Usa. Casa Bianca: si va verso la sfida tra due donne?

di Giovanni Ciprotti

Fiorina claryTra poco più di un anno i cittadini statunitensi voteranno per eleggere il loro 45mo presidente. Sarà democratico o repubblicano? Prevarrà l’apprezzamento per le realizzazioni della amministrazione Obama oppure la delusione dopo le molte aspettative suscitate dalla elezione del primo presidente afroamericano della storia?
Nella seconda metà degli anni Ottanta Arthur M. Schlesinger jr scrisse “The Cycles of American History” (pubblicato in Italia nel 1991 con il titolo “I cicli della storia americana”), in cui spiegava come la storia politica Usa fosse caratterizzata dal “continuo alternarsi, nell’impegno nazionale, di bene pubblico e interesse privato”. Tale alternanza si rifletteva, sul piano istituzionale, nei successi elettorali di un partito progressista o di un partito conservatore.
Anche restringendo l’osservazione a quanto è accaduto dagli anni Ottanta in avanti, gli inquilini della Casa Bianca sono rimasti ciascuno per due mandati consecutivi, al termine dei quali ha prevalso il candidato del partito all’opposizione (con la sola eccezione della presidenza repubblicana di George Bush senior, il cui unico quadriennio si pose in continuità con i due di Ronald Reagan).
Se volessimo applicare il “teorema del pendolo” di Schlesinger, il prossimo presidente degli Stati Uniti dovrebbe quindi essere repubblicano.
Si tratta naturalmente di una previsione assai azzardata. Mancano ancora tre mesi all’inizio delle primarie e nove alle nomination dei due partiti. In questo periodo può accadere di tutto: candidati dati per vincenti potrebbero essere scavalcati da qualche outsider, magari per via di qualche piccolo scandalo scoppiato in campagna elettorale; alcuni candidati potrebbero ritirarsi, stravolgendo così l’equilibrio tra gli altri concorrenti dello stesso partito; nuovi accadimenti di rilievo nazionale potrebbero indurre una quota consistente degli indecisi ad orientarsi verso un candidato inizialmente sottovalutato.
Tuttavia, l’incertezza non riguarda entrambi gli schieramenti allo stesso modo.
Se nel 2008 le primarie del partito democratico si sono ridotte ad una sfida a due tra Hillary Clinton e Barack Obama, oggi non sembra quasi esistere competizione tra la ex first lady e l’unico che ha qualche lieve chance di contenderle la nomination, Bernie Sanders. Al di là del divario finora confermato dai sondaggi, 20 punti in più per la Clinton, a sfavore del senatore del Vermont giocano la sua età (74 anni, un po’ troppi per la tradizione americana) e la sua dichiarata fede socialista.
◇ ◇ ◇ ◇ ◇
- **Cosa fare**
• a. Stampa senza modifiche il tratto dell'articolo sulla corsa alla Casa Bianca che va da "Nella seconda metà" fino a "di Ronald Reagan).".
• b. Ridimensiona i record dall'inizio fino alla riga che contiene "(175, 65), (189, 76)", entrambe le estremità incluse, e riscrivi solo queste righe, richieste comprese. Moltiplica per 1,85 ogni coordinata delle risposte e arrotonda all'intero, con le metà per eccesso, lasciando invariati i numeri delle richieste e degli esempi di formato.
L'articolo e i record non hanno alcun legame tra loro.
◇ ◇ ◇ ◇ ◇
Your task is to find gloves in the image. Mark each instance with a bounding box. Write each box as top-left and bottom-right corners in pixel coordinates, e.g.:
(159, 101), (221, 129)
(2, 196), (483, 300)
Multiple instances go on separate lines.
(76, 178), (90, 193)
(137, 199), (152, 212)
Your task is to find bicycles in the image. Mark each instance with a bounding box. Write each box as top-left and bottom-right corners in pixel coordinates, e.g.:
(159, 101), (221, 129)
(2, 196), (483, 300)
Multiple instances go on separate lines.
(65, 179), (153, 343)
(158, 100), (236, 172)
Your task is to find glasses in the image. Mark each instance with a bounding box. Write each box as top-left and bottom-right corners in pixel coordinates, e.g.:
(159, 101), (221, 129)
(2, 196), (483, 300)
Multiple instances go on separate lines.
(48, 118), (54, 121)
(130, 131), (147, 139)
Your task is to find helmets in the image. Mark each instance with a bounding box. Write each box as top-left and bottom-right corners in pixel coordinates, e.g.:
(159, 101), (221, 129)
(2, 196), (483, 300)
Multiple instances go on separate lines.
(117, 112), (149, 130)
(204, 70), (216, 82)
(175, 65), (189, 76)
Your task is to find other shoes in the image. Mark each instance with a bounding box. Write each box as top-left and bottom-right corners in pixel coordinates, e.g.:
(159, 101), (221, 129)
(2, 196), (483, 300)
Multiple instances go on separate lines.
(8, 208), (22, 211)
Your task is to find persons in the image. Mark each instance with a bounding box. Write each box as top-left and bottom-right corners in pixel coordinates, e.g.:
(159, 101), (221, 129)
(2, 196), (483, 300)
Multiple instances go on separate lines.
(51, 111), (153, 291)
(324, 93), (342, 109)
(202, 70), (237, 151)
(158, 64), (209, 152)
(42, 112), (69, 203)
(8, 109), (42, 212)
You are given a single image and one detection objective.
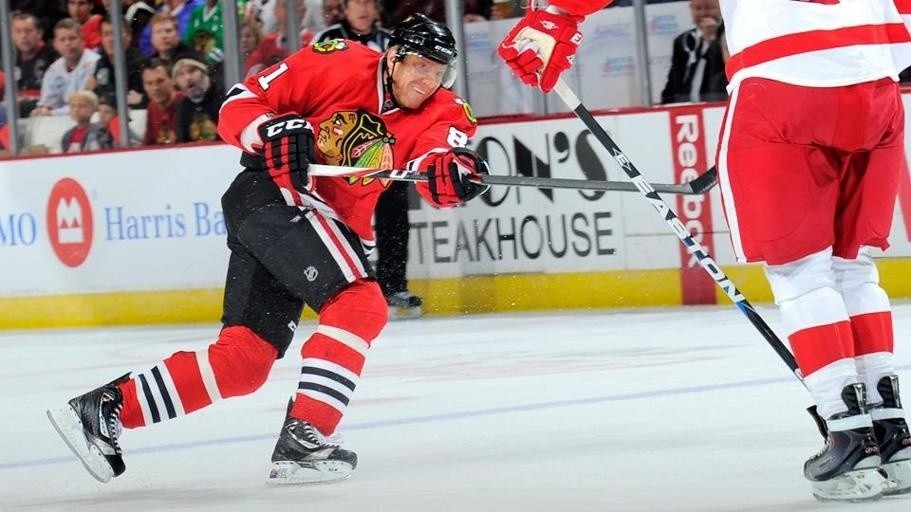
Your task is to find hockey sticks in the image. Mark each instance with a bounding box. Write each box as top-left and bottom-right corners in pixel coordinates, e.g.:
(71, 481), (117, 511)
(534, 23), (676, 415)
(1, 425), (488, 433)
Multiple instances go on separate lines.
(241, 150), (718, 195)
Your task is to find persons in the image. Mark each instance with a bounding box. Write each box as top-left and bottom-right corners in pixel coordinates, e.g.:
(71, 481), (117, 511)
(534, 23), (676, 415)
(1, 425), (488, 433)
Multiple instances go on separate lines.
(309, 0), (423, 307)
(69, 13), (491, 477)
(2, 1), (528, 159)
(661, 0), (729, 105)
(498, 0), (911, 483)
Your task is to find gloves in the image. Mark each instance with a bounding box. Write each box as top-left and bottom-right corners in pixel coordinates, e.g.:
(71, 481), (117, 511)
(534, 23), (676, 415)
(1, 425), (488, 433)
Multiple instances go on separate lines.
(496, 0), (585, 94)
(257, 111), (325, 194)
(416, 147), (492, 208)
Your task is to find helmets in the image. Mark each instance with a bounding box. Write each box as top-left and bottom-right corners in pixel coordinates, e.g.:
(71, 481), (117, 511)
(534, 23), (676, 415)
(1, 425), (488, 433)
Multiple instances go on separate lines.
(384, 13), (458, 90)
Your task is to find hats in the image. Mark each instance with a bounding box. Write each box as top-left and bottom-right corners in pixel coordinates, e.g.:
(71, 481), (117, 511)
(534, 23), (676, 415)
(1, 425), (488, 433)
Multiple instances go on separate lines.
(166, 43), (212, 80)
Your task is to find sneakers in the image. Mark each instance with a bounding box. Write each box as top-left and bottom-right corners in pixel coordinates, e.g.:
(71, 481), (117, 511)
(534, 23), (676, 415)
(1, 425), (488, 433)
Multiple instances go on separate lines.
(271, 395), (357, 470)
(68, 371), (133, 477)
(804, 374), (911, 481)
(383, 291), (422, 308)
◇ ◇ ◇ ◇ ◇
- **Risposte corrette**
• a.
Nella seconda metà degli anni Ottanta Arthur M. Schlesinger jr scrisse “The Cycles of American History” (pubblicato in Italia nel 1991 con il titolo “I cicli della storia americana”), in cui spiegava come la storia politica Usa fosse caratterizzata dal “continuo alternarsi, nell’impegno nazionale, di bene pubblico e interesse privato”. Tale alternanza si rifletteva, sul piano istituzionale, nei successi elettorali di un partito progressista o di un partito conservatore.
Anche restringendo l’osservazione a quanto è accaduto dagli anni Ottanta in avanti, gli inquilini della Casa Bianca sono rimasti ciascuno per due mandati consecutivi, al termine dei quali ha prevalso il candidato del partito all’opposizione (con la sola eccezione della presidenza repubblicana di George Bush senior, il cui unico quadriennio si pose in continuità con i due di Ronald Reagan).

• b.
Your task is to find gloves in the image. Mark each instance with a bounding box. Write each box as top-left and bottom-right corners in pixel coordinates, e.g.:
(159, 101), (221, 129)
(2, 196), (483, 300)
Multiple instances go on separate lines.
(141, 329), (167, 357)
(253, 368), (281, 392)
Your task is to find bicycles in the image. Mark each instance with a bounding box. Write each box as top-left and bottom-right corners in pixel coordinates, e.g.:
(159, 101), (221, 129)
(2, 196), (483, 300)
Multiple instances go on separate lines.
(120, 331), (283, 635)
(292, 185), (437, 318)
Your task is to find glasses in the image. Mark each instance with a bounding box. Write each box as top-left and bottom-right corners in pixel coordinates, e.g.:
(159, 101), (221, 129)
(2, 196), (483, 300)
Multiple instances go on separate lines.
(89, 218), (100, 224)
(241, 242), (272, 257)
Your task is to find helmets in the image. Mark each instance with a bounding box. Write each box as top-left and bottom-right corners in pixel coordinates, e.g.:
(159, 101), (221, 129)
(2, 196), (483, 300)
Multiple instances go on separate lines.
(216, 207), (276, 241)
(377, 130), (400, 152)
(324, 120), (350, 141)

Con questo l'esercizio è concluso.